Description of the task -
In every record below, substitute "twig" for each occurrence of "tree branch" and reproduce the text with nothing else changed. Omit the pictures from your output.
○ ○ ○ ○ ○
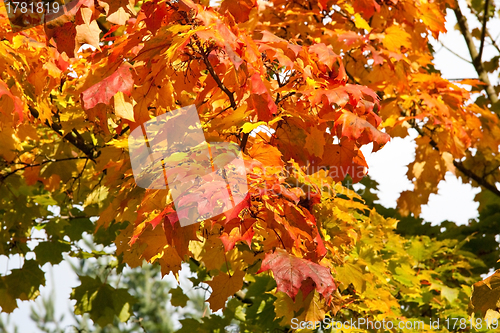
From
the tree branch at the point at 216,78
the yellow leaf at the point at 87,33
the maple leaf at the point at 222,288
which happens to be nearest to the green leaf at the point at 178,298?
the maple leaf at the point at 222,288

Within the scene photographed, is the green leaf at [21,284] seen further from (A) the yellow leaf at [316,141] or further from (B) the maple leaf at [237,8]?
(A) the yellow leaf at [316,141]

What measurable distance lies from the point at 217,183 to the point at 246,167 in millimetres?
154

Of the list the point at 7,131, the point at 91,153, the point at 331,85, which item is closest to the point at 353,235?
the point at 331,85

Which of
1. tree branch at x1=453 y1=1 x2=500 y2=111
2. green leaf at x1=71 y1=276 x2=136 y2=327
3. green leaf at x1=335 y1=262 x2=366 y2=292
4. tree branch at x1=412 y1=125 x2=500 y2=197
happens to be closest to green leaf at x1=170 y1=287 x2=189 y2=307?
green leaf at x1=71 y1=276 x2=136 y2=327

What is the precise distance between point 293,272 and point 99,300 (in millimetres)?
2674

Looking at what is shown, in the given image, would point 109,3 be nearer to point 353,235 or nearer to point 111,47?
point 111,47

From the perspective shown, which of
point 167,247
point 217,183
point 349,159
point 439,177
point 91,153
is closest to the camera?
point 217,183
○ ○ ○ ○ ○
Correct answer -
From
the twig at the point at 216,78
the yellow leaf at the point at 87,33
the maple leaf at the point at 222,288
which happens to be nearest to the green leaf at the point at 178,298?
the maple leaf at the point at 222,288

Within the scene photographed, is the green leaf at [21,284] seen further from (A) the yellow leaf at [316,141] or further from (B) the maple leaf at [237,8]?
(A) the yellow leaf at [316,141]

What measurable distance lies from the point at 217,183 to the point at 246,167 in millimetres?
154

Of the list the point at 7,131, the point at 91,153, the point at 331,85, which item is closest to the point at 353,235?
the point at 331,85

Which of
1. twig at x1=453 y1=1 x2=500 y2=111
2. green leaf at x1=71 y1=276 x2=136 y2=327
3. green leaf at x1=335 y1=262 x2=366 y2=292
4. twig at x1=412 y1=125 x2=500 y2=197
happens to be closest to green leaf at x1=170 y1=287 x2=189 y2=307?
green leaf at x1=71 y1=276 x2=136 y2=327

What is the precise distance between point 293,272 and point 99,300 (in millimetres)?
2674

Looking at what is shown, in the given image, would point 109,3 be nearer to point 353,235 or nearer to point 111,47?
point 111,47

From the perspective shown, which of
point 167,247
point 217,183
point 349,159
point 439,177
point 91,153
is closest to the camera?
point 217,183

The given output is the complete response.